池田 悟≪作曲家≫のArabesque

・・・深くしなやかに・・・(音源リンクしてます)

新たな地平《幻想の水平線》

2010-04-03 | 作曲/大編成

弦楽合奏曲が完成し、提出間際のストレスと睡眠不足から来る疲労を一日のんびり過ごして解消する。
満開の桜を撮影しに昼と夕方、自転車で回り、気合を入れて数十枚撮った。しかし3日前、作品提出日に譜面をコピーした帰り、駅前の道路に自転車を停め、2~3枚撮ったものの方が良いように思える。その時は曇り空を残念に思ったが、改めて見ると背景が白い方が淡いピンク色が映えるようだ。
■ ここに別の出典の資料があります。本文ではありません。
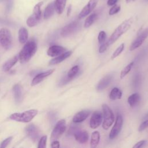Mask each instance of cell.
<instances>
[{"mask_svg": "<svg viewBox=\"0 0 148 148\" xmlns=\"http://www.w3.org/2000/svg\"><path fill=\"white\" fill-rule=\"evenodd\" d=\"M37 50V44L34 39H31L25 43L18 54V58L21 63L28 62L35 54Z\"/></svg>", "mask_w": 148, "mask_h": 148, "instance_id": "cell-1", "label": "cell"}, {"mask_svg": "<svg viewBox=\"0 0 148 148\" xmlns=\"http://www.w3.org/2000/svg\"><path fill=\"white\" fill-rule=\"evenodd\" d=\"M134 21L133 17H130L123 21L114 31L109 39L106 42L108 46H109L114 43L122 35L125 33L131 27Z\"/></svg>", "mask_w": 148, "mask_h": 148, "instance_id": "cell-2", "label": "cell"}, {"mask_svg": "<svg viewBox=\"0 0 148 148\" xmlns=\"http://www.w3.org/2000/svg\"><path fill=\"white\" fill-rule=\"evenodd\" d=\"M37 114V110L31 109L21 113H13L10 116L9 119L18 122L28 123L31 121Z\"/></svg>", "mask_w": 148, "mask_h": 148, "instance_id": "cell-3", "label": "cell"}, {"mask_svg": "<svg viewBox=\"0 0 148 148\" xmlns=\"http://www.w3.org/2000/svg\"><path fill=\"white\" fill-rule=\"evenodd\" d=\"M102 108L103 110V117L102 128L104 130H107L112 125L114 121V114L112 112V110L105 103L102 104Z\"/></svg>", "mask_w": 148, "mask_h": 148, "instance_id": "cell-4", "label": "cell"}, {"mask_svg": "<svg viewBox=\"0 0 148 148\" xmlns=\"http://www.w3.org/2000/svg\"><path fill=\"white\" fill-rule=\"evenodd\" d=\"M0 43L5 50L10 49L12 46V34L10 31L6 28H2L0 29Z\"/></svg>", "mask_w": 148, "mask_h": 148, "instance_id": "cell-5", "label": "cell"}, {"mask_svg": "<svg viewBox=\"0 0 148 148\" xmlns=\"http://www.w3.org/2000/svg\"><path fill=\"white\" fill-rule=\"evenodd\" d=\"M66 130V121L64 119L59 120L54 126L50 136V140L52 142L58 140Z\"/></svg>", "mask_w": 148, "mask_h": 148, "instance_id": "cell-6", "label": "cell"}, {"mask_svg": "<svg viewBox=\"0 0 148 148\" xmlns=\"http://www.w3.org/2000/svg\"><path fill=\"white\" fill-rule=\"evenodd\" d=\"M80 28V23L73 21L64 26L61 31V35L62 37H68L75 33Z\"/></svg>", "mask_w": 148, "mask_h": 148, "instance_id": "cell-7", "label": "cell"}, {"mask_svg": "<svg viewBox=\"0 0 148 148\" xmlns=\"http://www.w3.org/2000/svg\"><path fill=\"white\" fill-rule=\"evenodd\" d=\"M123 124V119L121 114H117L114 124L112 128L109 137L110 139H114L120 132Z\"/></svg>", "mask_w": 148, "mask_h": 148, "instance_id": "cell-8", "label": "cell"}, {"mask_svg": "<svg viewBox=\"0 0 148 148\" xmlns=\"http://www.w3.org/2000/svg\"><path fill=\"white\" fill-rule=\"evenodd\" d=\"M148 36V28L145 29L143 31H142L140 34H138V36L136 38V39L133 41V42L131 43L130 50V51H133L136 48L140 46L142 43L144 42L145 39Z\"/></svg>", "mask_w": 148, "mask_h": 148, "instance_id": "cell-9", "label": "cell"}, {"mask_svg": "<svg viewBox=\"0 0 148 148\" xmlns=\"http://www.w3.org/2000/svg\"><path fill=\"white\" fill-rule=\"evenodd\" d=\"M98 1V0H90L88 2L86 6H84V7L79 13L78 15V18L79 19H81L89 14L96 6Z\"/></svg>", "mask_w": 148, "mask_h": 148, "instance_id": "cell-10", "label": "cell"}, {"mask_svg": "<svg viewBox=\"0 0 148 148\" xmlns=\"http://www.w3.org/2000/svg\"><path fill=\"white\" fill-rule=\"evenodd\" d=\"M103 115L101 112L99 111L94 112L90 120V126L92 129H95L98 128L102 122Z\"/></svg>", "mask_w": 148, "mask_h": 148, "instance_id": "cell-11", "label": "cell"}, {"mask_svg": "<svg viewBox=\"0 0 148 148\" xmlns=\"http://www.w3.org/2000/svg\"><path fill=\"white\" fill-rule=\"evenodd\" d=\"M25 132L28 136L34 142L36 141L39 137V131L38 128L33 124L28 125L25 128Z\"/></svg>", "mask_w": 148, "mask_h": 148, "instance_id": "cell-12", "label": "cell"}, {"mask_svg": "<svg viewBox=\"0 0 148 148\" xmlns=\"http://www.w3.org/2000/svg\"><path fill=\"white\" fill-rule=\"evenodd\" d=\"M66 50V49L62 46L58 45H53L50 46L48 49L47 51V54L50 57H56L65 52Z\"/></svg>", "mask_w": 148, "mask_h": 148, "instance_id": "cell-13", "label": "cell"}, {"mask_svg": "<svg viewBox=\"0 0 148 148\" xmlns=\"http://www.w3.org/2000/svg\"><path fill=\"white\" fill-rule=\"evenodd\" d=\"M113 79V76L112 75H106L103 78L101 79L97 86V90L98 91H101L105 89L112 82Z\"/></svg>", "mask_w": 148, "mask_h": 148, "instance_id": "cell-14", "label": "cell"}, {"mask_svg": "<svg viewBox=\"0 0 148 148\" xmlns=\"http://www.w3.org/2000/svg\"><path fill=\"white\" fill-rule=\"evenodd\" d=\"M54 71V69H51L50 70H48L45 72H43L41 73H38L36 75L34 79L32 80L31 82V86H35L44 80L45 78L47 77V76H50L51 74H52Z\"/></svg>", "mask_w": 148, "mask_h": 148, "instance_id": "cell-15", "label": "cell"}, {"mask_svg": "<svg viewBox=\"0 0 148 148\" xmlns=\"http://www.w3.org/2000/svg\"><path fill=\"white\" fill-rule=\"evenodd\" d=\"M73 136L76 141L80 143H86L89 138L88 132L86 131L78 130L74 134Z\"/></svg>", "mask_w": 148, "mask_h": 148, "instance_id": "cell-16", "label": "cell"}, {"mask_svg": "<svg viewBox=\"0 0 148 148\" xmlns=\"http://www.w3.org/2000/svg\"><path fill=\"white\" fill-rule=\"evenodd\" d=\"M90 110H82L77 112L73 117L72 121L74 123H79L85 120L90 114Z\"/></svg>", "mask_w": 148, "mask_h": 148, "instance_id": "cell-17", "label": "cell"}, {"mask_svg": "<svg viewBox=\"0 0 148 148\" xmlns=\"http://www.w3.org/2000/svg\"><path fill=\"white\" fill-rule=\"evenodd\" d=\"M72 51H65V52L63 53L62 54H61L58 56H56L55 58L51 60L49 64V65H56V64H59V63L62 62L64 60H65L67 58H68L69 57H70L71 55L72 54Z\"/></svg>", "mask_w": 148, "mask_h": 148, "instance_id": "cell-18", "label": "cell"}, {"mask_svg": "<svg viewBox=\"0 0 148 148\" xmlns=\"http://www.w3.org/2000/svg\"><path fill=\"white\" fill-rule=\"evenodd\" d=\"M13 91L14 94V101L17 103H20L23 100V92L22 87L19 84H16L13 88Z\"/></svg>", "mask_w": 148, "mask_h": 148, "instance_id": "cell-19", "label": "cell"}, {"mask_svg": "<svg viewBox=\"0 0 148 148\" xmlns=\"http://www.w3.org/2000/svg\"><path fill=\"white\" fill-rule=\"evenodd\" d=\"M19 60L18 58V55H16L14 57H12L9 60H8L2 66V69L5 72L9 71L18 61Z\"/></svg>", "mask_w": 148, "mask_h": 148, "instance_id": "cell-20", "label": "cell"}, {"mask_svg": "<svg viewBox=\"0 0 148 148\" xmlns=\"http://www.w3.org/2000/svg\"><path fill=\"white\" fill-rule=\"evenodd\" d=\"M54 11H55L54 2H51L47 5V6L45 9L44 13H43L44 19L49 18L54 14Z\"/></svg>", "mask_w": 148, "mask_h": 148, "instance_id": "cell-21", "label": "cell"}, {"mask_svg": "<svg viewBox=\"0 0 148 148\" xmlns=\"http://www.w3.org/2000/svg\"><path fill=\"white\" fill-rule=\"evenodd\" d=\"M100 140V134L98 131H94L91 136L90 146L91 148H95L98 146Z\"/></svg>", "mask_w": 148, "mask_h": 148, "instance_id": "cell-22", "label": "cell"}, {"mask_svg": "<svg viewBox=\"0 0 148 148\" xmlns=\"http://www.w3.org/2000/svg\"><path fill=\"white\" fill-rule=\"evenodd\" d=\"M28 37V30L24 28H21L18 31V40L20 43L23 44L25 43L27 40Z\"/></svg>", "mask_w": 148, "mask_h": 148, "instance_id": "cell-23", "label": "cell"}, {"mask_svg": "<svg viewBox=\"0 0 148 148\" xmlns=\"http://www.w3.org/2000/svg\"><path fill=\"white\" fill-rule=\"evenodd\" d=\"M140 97L138 93H134L129 96L128 98V103L131 107H134L136 106L140 101Z\"/></svg>", "mask_w": 148, "mask_h": 148, "instance_id": "cell-24", "label": "cell"}, {"mask_svg": "<svg viewBox=\"0 0 148 148\" xmlns=\"http://www.w3.org/2000/svg\"><path fill=\"white\" fill-rule=\"evenodd\" d=\"M66 0H56L54 1L55 10L56 12L60 14H61L65 8Z\"/></svg>", "mask_w": 148, "mask_h": 148, "instance_id": "cell-25", "label": "cell"}, {"mask_svg": "<svg viewBox=\"0 0 148 148\" xmlns=\"http://www.w3.org/2000/svg\"><path fill=\"white\" fill-rule=\"evenodd\" d=\"M122 92L117 87H114L110 91L109 94V98L112 100L119 99L121 98Z\"/></svg>", "mask_w": 148, "mask_h": 148, "instance_id": "cell-26", "label": "cell"}, {"mask_svg": "<svg viewBox=\"0 0 148 148\" xmlns=\"http://www.w3.org/2000/svg\"><path fill=\"white\" fill-rule=\"evenodd\" d=\"M98 17V15L96 13H92L88 16L87 18L85 20L84 24V28H88L90 27L94 22L97 20Z\"/></svg>", "mask_w": 148, "mask_h": 148, "instance_id": "cell-27", "label": "cell"}, {"mask_svg": "<svg viewBox=\"0 0 148 148\" xmlns=\"http://www.w3.org/2000/svg\"><path fill=\"white\" fill-rule=\"evenodd\" d=\"M40 21V19H39L36 16H35L34 14L31 15L27 20V24L29 27H32L35 26Z\"/></svg>", "mask_w": 148, "mask_h": 148, "instance_id": "cell-28", "label": "cell"}, {"mask_svg": "<svg viewBox=\"0 0 148 148\" xmlns=\"http://www.w3.org/2000/svg\"><path fill=\"white\" fill-rule=\"evenodd\" d=\"M79 66L78 65H75L73 67H72L69 71L67 73V77L69 78L71 80H72L73 78H74L76 75L79 73Z\"/></svg>", "mask_w": 148, "mask_h": 148, "instance_id": "cell-29", "label": "cell"}, {"mask_svg": "<svg viewBox=\"0 0 148 148\" xmlns=\"http://www.w3.org/2000/svg\"><path fill=\"white\" fill-rule=\"evenodd\" d=\"M43 2H40L39 3H38L37 4L35 5V6L34 8V10H33V14L36 16L40 20L41 17H42V11L40 9V7L42 6V5H43Z\"/></svg>", "mask_w": 148, "mask_h": 148, "instance_id": "cell-30", "label": "cell"}, {"mask_svg": "<svg viewBox=\"0 0 148 148\" xmlns=\"http://www.w3.org/2000/svg\"><path fill=\"white\" fill-rule=\"evenodd\" d=\"M141 80H142V76L140 75V73H136L135 75L134 76L133 79H132V86L134 88H138L141 83Z\"/></svg>", "mask_w": 148, "mask_h": 148, "instance_id": "cell-31", "label": "cell"}, {"mask_svg": "<svg viewBox=\"0 0 148 148\" xmlns=\"http://www.w3.org/2000/svg\"><path fill=\"white\" fill-rule=\"evenodd\" d=\"M134 62L132 61L124 68V69L121 71L120 73V79H123L130 72L134 65Z\"/></svg>", "mask_w": 148, "mask_h": 148, "instance_id": "cell-32", "label": "cell"}, {"mask_svg": "<svg viewBox=\"0 0 148 148\" xmlns=\"http://www.w3.org/2000/svg\"><path fill=\"white\" fill-rule=\"evenodd\" d=\"M124 43H123L113 52V53L111 56V60H113L117 57H118L123 52V51L124 50Z\"/></svg>", "mask_w": 148, "mask_h": 148, "instance_id": "cell-33", "label": "cell"}, {"mask_svg": "<svg viewBox=\"0 0 148 148\" xmlns=\"http://www.w3.org/2000/svg\"><path fill=\"white\" fill-rule=\"evenodd\" d=\"M106 34L104 31H101L98 36V40L100 44H102L105 42Z\"/></svg>", "mask_w": 148, "mask_h": 148, "instance_id": "cell-34", "label": "cell"}, {"mask_svg": "<svg viewBox=\"0 0 148 148\" xmlns=\"http://www.w3.org/2000/svg\"><path fill=\"white\" fill-rule=\"evenodd\" d=\"M46 142H47V136L44 135L42 136L40 139L38 143V148H45L46 146Z\"/></svg>", "mask_w": 148, "mask_h": 148, "instance_id": "cell-35", "label": "cell"}, {"mask_svg": "<svg viewBox=\"0 0 148 148\" xmlns=\"http://www.w3.org/2000/svg\"><path fill=\"white\" fill-rule=\"evenodd\" d=\"M120 10V5H113V7H112L109 12V14L110 15H113L114 14H116Z\"/></svg>", "mask_w": 148, "mask_h": 148, "instance_id": "cell-36", "label": "cell"}, {"mask_svg": "<svg viewBox=\"0 0 148 148\" xmlns=\"http://www.w3.org/2000/svg\"><path fill=\"white\" fill-rule=\"evenodd\" d=\"M12 139H13V137H12V136H9V137L6 138L5 140H3L1 142V145H0V147H1V148H5V147H7L8 145L10 143V142L12 141Z\"/></svg>", "mask_w": 148, "mask_h": 148, "instance_id": "cell-37", "label": "cell"}, {"mask_svg": "<svg viewBox=\"0 0 148 148\" xmlns=\"http://www.w3.org/2000/svg\"><path fill=\"white\" fill-rule=\"evenodd\" d=\"M79 130V128L77 126V125H75L74 124H72L70 126L68 131V135H73V134L77 131Z\"/></svg>", "mask_w": 148, "mask_h": 148, "instance_id": "cell-38", "label": "cell"}, {"mask_svg": "<svg viewBox=\"0 0 148 148\" xmlns=\"http://www.w3.org/2000/svg\"><path fill=\"white\" fill-rule=\"evenodd\" d=\"M147 127H148V119L146 120L142 124H140V125H139V127L138 128V131L140 132L144 130H145L146 128H147Z\"/></svg>", "mask_w": 148, "mask_h": 148, "instance_id": "cell-39", "label": "cell"}, {"mask_svg": "<svg viewBox=\"0 0 148 148\" xmlns=\"http://www.w3.org/2000/svg\"><path fill=\"white\" fill-rule=\"evenodd\" d=\"M108 47H109V46H108L106 42H105L104 43H103L102 44H101V46H100V47H99V52L100 53H104V52L106 51V50L108 49Z\"/></svg>", "mask_w": 148, "mask_h": 148, "instance_id": "cell-40", "label": "cell"}, {"mask_svg": "<svg viewBox=\"0 0 148 148\" xmlns=\"http://www.w3.org/2000/svg\"><path fill=\"white\" fill-rule=\"evenodd\" d=\"M146 143V140H142L140 141H139L138 142H137L134 146V148H140L143 147Z\"/></svg>", "mask_w": 148, "mask_h": 148, "instance_id": "cell-41", "label": "cell"}, {"mask_svg": "<svg viewBox=\"0 0 148 148\" xmlns=\"http://www.w3.org/2000/svg\"><path fill=\"white\" fill-rule=\"evenodd\" d=\"M51 147L53 148H58L60 147V142L57 140H55L52 141L51 143Z\"/></svg>", "mask_w": 148, "mask_h": 148, "instance_id": "cell-42", "label": "cell"}, {"mask_svg": "<svg viewBox=\"0 0 148 148\" xmlns=\"http://www.w3.org/2000/svg\"><path fill=\"white\" fill-rule=\"evenodd\" d=\"M117 1L118 0H108L107 2V4L109 6H113L117 2Z\"/></svg>", "mask_w": 148, "mask_h": 148, "instance_id": "cell-43", "label": "cell"}, {"mask_svg": "<svg viewBox=\"0 0 148 148\" xmlns=\"http://www.w3.org/2000/svg\"><path fill=\"white\" fill-rule=\"evenodd\" d=\"M71 9H72L71 5H69V6H68V9H67V13H66V14H67L68 16H69V14H70V13H71Z\"/></svg>", "mask_w": 148, "mask_h": 148, "instance_id": "cell-44", "label": "cell"}, {"mask_svg": "<svg viewBox=\"0 0 148 148\" xmlns=\"http://www.w3.org/2000/svg\"><path fill=\"white\" fill-rule=\"evenodd\" d=\"M125 1H126V2H129L132 1H134V0H125Z\"/></svg>", "mask_w": 148, "mask_h": 148, "instance_id": "cell-45", "label": "cell"}, {"mask_svg": "<svg viewBox=\"0 0 148 148\" xmlns=\"http://www.w3.org/2000/svg\"><path fill=\"white\" fill-rule=\"evenodd\" d=\"M145 1H147V2H148V0H145Z\"/></svg>", "mask_w": 148, "mask_h": 148, "instance_id": "cell-46", "label": "cell"}]
</instances>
新作の弦楽合奏曲は、ある種の現代音楽が抱えている、ロマン主義以降の「極限的な気合い」から脱したいと思って作曲した。
PC.に向かいながらでは絶対に作れない箇所もあり、そこはピアノを弾きながら作った。
第5期」としている今年からの作風はひょっとすると、作曲を最も楽しんでいた第1期の気分で書く、という事になるかも知れない。
ただし「未完成だが可能性を孕んでいる作品」などを書いている段階では最早無い。今の自分に出来る最上の事を、実体のある音楽にすることに全力を注ぐのみ。
現代音楽のエクリチュールの完成度で競っても、今や誰も勝者になれない。現代音楽らしい現代音楽は、「らしい」ところが既に二番煎じの証明。
アカデミズムの顔色を伺いながら作曲しても、第1期のような喜びは得られない。

現代音楽は一般的に苦悩、嘆き、孤独、死、怒り、戦い、恐怖、疑い、緊張、混沌、虚無、無意味…などの表現が得意だ。
そこには大きな忘れものがある。それらの反意語を挙げれば良いが、一言でいえば、天国、愛。
そして後者のような表現は美術史を見ても明らかなように、紀元前のスタイルに比べてすら殆ど進化、変遷を遂げない。
現代芸術として評価されるにはそれらを排除せねばならないが、それらを表現したければ現代のスタイルを封印することになるのだ。

現代音楽の狭い枠の中で自分に制約を設けて作曲するのは、もうお終いにしよう。
青年期、調性音楽の殻を破り、無調の現代音楽の新たな領域に入ったが、その後は一生そのまま、というのは何か矛盾を感じる。
調性音楽への反動があれば、反動の反動が起きない方が不自然だ。複雑で難解な音楽語法も良いが、平易な音楽語法で書く方に、より野心を刺激される。大作曲家は皆その達人ではないか。

《幻想の水平線》~オーケストラのための (2010/22)/プログラムノート
曲名はフォーレ最後の歌曲集のタイトルの借用だが、この作品との音楽的関連は無い。音響面でこの曲の基調となる開放弦を表すと共に、自己の作風における「新たな地平」の意も込めた。
生命は倍率を拡大すれば毛細血管の中を赤血球が急速に流れている。反対に大きな時間軸ではゆったり成長し、老化する。そのような現象をこの作品の構造とした。